Singapore non è stata costruita un po' per volta, come gran parte delle città, grazie all'accumulo progressivo di attività commerciali sulle rive di un fiume o sulla confluenza di tradizionali vie di scambio. È stata semplicemente inventata un giorno, nel diciannovesimo secolo, da un tizio che osservava una cartina. “Qui” si disse il tizio, “a metà strada tra l'India e la Cina, ci vuole una città.” (pag. 9)

È il folgorante incipit del torrenziale romanzo storico (sono 800 pagine densissime) “La presadi Singapore” di James Gordon Farrell (Neri Pozza, traduzione di FrancescaCosi e Alessandra Repossi) che narra gli ultimi anni della colonia inglese di Singapore, dal 1937 fino alla resa nel febbraio del 1942 all'esercito dell'Impero giapponese. 

Un romanzo che mi ha conquistato e rapito per le prime 350-400 pagine per poi lentamente farmi scivolare sotto le coperte della noia e condurmi sfinito all'ultima pagina perché a un certo non sono più riuscito a sopportare le lunghe digressioni saggistiche/economiche che appessantiscono parecchio la narrazione e tolgono fascino all'atmosfera del romanzo.

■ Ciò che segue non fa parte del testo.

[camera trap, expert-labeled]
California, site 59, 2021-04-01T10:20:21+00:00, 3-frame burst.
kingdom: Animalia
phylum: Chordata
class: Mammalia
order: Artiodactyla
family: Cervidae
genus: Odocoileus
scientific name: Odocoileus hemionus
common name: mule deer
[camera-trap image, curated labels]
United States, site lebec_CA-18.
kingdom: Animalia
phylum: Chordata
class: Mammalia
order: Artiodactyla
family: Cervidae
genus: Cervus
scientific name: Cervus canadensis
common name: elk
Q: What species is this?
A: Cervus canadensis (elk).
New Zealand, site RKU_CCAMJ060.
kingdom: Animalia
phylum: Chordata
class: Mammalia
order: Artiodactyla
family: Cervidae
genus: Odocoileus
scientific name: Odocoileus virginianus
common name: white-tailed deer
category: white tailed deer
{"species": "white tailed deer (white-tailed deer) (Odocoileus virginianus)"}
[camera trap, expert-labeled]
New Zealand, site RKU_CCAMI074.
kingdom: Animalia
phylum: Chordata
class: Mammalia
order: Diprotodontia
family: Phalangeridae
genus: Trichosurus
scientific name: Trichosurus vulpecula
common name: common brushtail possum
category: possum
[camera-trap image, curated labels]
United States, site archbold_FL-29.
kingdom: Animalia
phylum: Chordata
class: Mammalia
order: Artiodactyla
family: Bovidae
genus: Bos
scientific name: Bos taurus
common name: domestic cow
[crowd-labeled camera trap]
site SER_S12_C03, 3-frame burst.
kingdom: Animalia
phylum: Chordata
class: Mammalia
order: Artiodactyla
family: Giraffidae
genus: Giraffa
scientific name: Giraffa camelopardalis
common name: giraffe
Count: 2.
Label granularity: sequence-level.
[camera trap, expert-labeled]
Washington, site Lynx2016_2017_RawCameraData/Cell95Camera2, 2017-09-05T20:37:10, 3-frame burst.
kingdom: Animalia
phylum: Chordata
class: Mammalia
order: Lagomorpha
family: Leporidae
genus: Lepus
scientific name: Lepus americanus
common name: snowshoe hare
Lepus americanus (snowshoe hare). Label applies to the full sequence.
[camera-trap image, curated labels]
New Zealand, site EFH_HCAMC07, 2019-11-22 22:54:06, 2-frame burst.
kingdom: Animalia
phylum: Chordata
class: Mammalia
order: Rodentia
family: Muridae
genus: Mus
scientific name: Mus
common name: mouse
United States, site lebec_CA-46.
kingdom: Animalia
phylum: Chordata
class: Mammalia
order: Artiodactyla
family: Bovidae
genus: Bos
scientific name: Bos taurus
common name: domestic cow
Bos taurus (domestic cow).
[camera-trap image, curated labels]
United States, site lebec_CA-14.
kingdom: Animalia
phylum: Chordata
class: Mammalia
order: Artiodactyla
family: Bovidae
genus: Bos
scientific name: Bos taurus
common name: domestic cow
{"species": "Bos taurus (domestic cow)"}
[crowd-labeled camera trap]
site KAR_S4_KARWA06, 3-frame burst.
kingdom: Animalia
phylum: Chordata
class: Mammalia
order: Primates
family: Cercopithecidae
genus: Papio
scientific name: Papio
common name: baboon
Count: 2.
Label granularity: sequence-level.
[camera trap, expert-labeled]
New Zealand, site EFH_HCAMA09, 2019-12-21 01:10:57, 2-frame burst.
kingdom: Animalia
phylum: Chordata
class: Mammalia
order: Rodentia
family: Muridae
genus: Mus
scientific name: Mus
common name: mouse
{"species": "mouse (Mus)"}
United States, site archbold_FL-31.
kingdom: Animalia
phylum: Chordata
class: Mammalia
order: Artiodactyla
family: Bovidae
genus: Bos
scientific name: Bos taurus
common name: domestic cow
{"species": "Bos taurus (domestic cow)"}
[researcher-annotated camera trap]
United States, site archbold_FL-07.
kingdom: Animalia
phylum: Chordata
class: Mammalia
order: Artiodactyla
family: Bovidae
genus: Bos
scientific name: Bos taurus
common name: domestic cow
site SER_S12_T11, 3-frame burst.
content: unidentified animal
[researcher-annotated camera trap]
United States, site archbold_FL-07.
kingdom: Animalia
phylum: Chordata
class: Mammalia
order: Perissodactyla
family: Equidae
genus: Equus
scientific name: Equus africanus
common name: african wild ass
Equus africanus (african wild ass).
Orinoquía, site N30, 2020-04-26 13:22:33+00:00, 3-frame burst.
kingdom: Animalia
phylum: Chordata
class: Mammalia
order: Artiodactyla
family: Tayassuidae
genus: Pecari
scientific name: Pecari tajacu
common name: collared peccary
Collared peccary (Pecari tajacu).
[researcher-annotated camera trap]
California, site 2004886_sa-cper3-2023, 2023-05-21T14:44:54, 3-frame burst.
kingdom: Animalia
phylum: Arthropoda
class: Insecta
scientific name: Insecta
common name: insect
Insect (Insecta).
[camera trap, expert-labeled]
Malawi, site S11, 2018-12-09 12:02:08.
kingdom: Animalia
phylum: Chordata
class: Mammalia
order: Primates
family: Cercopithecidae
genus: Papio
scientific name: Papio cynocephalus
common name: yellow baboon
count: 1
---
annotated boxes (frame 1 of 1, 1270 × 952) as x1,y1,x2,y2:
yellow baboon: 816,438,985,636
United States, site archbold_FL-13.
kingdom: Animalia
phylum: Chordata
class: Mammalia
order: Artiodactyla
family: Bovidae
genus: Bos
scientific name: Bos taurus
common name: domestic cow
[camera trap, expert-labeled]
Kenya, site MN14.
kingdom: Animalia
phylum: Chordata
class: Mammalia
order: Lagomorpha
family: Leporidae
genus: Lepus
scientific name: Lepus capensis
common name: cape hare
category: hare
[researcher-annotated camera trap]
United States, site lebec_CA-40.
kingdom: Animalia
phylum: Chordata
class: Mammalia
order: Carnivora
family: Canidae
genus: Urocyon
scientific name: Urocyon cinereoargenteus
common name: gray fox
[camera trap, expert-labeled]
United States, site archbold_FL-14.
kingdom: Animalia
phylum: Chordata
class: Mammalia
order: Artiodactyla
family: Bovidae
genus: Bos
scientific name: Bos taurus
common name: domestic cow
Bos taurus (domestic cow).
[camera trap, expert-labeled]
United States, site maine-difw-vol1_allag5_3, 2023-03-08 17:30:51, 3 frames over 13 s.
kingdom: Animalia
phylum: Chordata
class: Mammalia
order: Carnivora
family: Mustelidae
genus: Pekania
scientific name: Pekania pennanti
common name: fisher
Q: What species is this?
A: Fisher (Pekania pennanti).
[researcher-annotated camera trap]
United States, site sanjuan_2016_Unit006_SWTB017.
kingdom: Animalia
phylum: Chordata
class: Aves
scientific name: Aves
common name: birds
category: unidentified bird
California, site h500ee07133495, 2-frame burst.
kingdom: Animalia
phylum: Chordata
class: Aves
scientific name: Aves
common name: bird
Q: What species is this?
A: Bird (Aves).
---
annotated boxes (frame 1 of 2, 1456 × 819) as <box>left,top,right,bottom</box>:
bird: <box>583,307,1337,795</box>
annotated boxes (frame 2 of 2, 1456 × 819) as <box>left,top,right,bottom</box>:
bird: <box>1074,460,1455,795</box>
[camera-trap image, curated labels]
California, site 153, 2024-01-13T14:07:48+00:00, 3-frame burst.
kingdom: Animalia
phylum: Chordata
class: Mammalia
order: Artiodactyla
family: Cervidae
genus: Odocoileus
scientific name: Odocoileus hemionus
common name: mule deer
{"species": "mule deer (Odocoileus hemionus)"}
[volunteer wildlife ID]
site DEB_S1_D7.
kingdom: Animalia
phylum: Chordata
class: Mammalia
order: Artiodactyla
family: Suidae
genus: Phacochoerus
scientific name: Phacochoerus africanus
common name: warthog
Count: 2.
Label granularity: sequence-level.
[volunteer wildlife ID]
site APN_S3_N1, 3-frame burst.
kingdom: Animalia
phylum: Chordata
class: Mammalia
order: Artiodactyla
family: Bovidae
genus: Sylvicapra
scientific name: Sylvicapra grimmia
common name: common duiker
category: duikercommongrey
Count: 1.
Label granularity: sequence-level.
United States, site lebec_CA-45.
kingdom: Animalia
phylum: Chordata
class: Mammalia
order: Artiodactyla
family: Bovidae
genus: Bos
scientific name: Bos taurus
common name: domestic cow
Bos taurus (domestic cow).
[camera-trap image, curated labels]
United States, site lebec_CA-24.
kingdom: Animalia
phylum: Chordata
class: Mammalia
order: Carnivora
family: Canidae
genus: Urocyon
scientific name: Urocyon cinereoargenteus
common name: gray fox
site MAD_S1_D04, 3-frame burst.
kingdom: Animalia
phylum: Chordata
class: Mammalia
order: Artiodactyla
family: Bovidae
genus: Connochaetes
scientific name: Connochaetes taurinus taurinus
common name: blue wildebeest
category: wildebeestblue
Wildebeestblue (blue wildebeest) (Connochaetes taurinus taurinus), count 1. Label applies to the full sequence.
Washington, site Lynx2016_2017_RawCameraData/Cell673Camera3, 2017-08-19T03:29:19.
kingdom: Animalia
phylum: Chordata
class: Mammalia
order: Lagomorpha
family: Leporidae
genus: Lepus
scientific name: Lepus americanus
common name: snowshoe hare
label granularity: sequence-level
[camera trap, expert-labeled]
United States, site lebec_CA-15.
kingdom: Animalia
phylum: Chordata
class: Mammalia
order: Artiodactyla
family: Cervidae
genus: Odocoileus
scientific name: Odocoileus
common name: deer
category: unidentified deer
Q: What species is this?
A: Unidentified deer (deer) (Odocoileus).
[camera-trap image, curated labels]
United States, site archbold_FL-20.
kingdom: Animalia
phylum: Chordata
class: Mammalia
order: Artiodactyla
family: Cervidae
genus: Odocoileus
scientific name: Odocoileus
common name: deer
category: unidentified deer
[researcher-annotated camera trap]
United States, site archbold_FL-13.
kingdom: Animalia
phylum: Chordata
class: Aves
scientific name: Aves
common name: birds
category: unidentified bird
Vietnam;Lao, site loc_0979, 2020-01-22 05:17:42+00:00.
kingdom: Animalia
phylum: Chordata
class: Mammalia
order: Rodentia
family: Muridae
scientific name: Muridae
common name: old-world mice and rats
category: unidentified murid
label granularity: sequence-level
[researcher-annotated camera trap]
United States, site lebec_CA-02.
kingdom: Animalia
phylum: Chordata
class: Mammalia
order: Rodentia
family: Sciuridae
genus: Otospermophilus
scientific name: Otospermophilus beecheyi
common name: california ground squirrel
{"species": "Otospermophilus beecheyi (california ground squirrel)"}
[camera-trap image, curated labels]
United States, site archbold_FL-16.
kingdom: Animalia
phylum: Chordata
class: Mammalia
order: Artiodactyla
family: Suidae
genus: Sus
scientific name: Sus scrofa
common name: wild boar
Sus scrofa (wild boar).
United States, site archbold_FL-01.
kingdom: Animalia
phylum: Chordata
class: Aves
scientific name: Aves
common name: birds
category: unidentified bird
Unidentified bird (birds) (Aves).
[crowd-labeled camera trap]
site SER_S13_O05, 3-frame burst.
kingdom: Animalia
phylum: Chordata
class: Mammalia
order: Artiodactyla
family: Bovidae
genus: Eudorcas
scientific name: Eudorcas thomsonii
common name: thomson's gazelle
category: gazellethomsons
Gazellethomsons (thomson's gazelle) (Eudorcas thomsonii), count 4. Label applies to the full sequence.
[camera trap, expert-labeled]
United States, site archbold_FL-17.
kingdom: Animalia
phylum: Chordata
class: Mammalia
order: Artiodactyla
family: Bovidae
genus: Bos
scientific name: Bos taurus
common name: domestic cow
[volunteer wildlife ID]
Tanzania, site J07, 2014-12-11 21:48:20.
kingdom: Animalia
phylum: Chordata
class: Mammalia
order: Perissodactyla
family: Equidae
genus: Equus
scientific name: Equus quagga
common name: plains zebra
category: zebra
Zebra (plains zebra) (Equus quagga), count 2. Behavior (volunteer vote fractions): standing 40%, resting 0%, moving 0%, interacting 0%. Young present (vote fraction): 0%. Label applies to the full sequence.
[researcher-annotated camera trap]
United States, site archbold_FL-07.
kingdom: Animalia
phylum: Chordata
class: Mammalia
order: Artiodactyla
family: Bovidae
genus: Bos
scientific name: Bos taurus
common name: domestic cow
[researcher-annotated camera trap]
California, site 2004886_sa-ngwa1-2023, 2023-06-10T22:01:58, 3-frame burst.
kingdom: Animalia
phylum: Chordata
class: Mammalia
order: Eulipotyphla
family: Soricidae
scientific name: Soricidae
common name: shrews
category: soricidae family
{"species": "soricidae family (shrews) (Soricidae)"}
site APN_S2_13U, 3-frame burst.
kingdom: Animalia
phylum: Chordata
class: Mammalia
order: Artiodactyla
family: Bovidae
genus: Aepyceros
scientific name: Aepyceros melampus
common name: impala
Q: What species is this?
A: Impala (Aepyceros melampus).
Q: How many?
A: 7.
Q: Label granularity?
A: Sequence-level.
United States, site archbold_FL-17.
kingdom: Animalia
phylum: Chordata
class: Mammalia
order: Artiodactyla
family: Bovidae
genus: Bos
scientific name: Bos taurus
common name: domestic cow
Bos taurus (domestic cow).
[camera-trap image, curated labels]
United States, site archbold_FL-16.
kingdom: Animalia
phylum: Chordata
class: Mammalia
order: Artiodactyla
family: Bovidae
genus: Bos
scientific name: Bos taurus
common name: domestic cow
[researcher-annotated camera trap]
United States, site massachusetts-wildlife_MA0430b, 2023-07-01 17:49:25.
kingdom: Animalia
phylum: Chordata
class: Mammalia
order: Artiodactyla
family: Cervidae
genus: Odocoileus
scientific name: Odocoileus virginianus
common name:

Il più grande pregio di questo romanzo è comunque la capacità dell'autore di ricostruire fin nei minimi dettagli e con feroce arguzia, mescolando narrativa e saggio storico, il declino dell'impero coloniale inglese e la bolla di sfarzo/idiozia/divertimenti/soprusi/vanità/cecità entro cui viveva la classe mercantile/militare/borghese di Singapore incapace di comprendere che il loro mondo stava tramontando, che i privilegi erano diventati carne avariata e che le loro feste e le loro ville erano fuochi fatui. Basti pensare che coi giapponesi ormai a un passo dalla conquista c'era ancora chi si divertiva a organizzare feste, balli, progettare matrimoni Fra tutti i personaggi quello che mi ha colpito maggiormente è la figura misteriosa della bellissima Vera Chiang (cino-russo, forse figlia di nobili e mercanti, forse una prostituta, una rivoluzionaria, un'approfittatrice) per la quale proverà una forma di attrazione l'altro personaggio interessante del romanzo, il sognatore e timido Matthew Webb, tornato a Singapore dall'Inghilterra dopo la morte del padre ricchissimo, che non accetta i soprusi ai danni dei lavoratori e i privilegi della classe a cui appartiene e che nemmeno è intenzionato a accettare un matrimonio di convenienza (salvaguardare l'attività commerciale della gomma) con la figlia, Joan, di quel socio del padre, Walter Webb, talmente tanto accecato dalla brama di soldi/potere da non accorgersi che si sta per scatenare l'inferno.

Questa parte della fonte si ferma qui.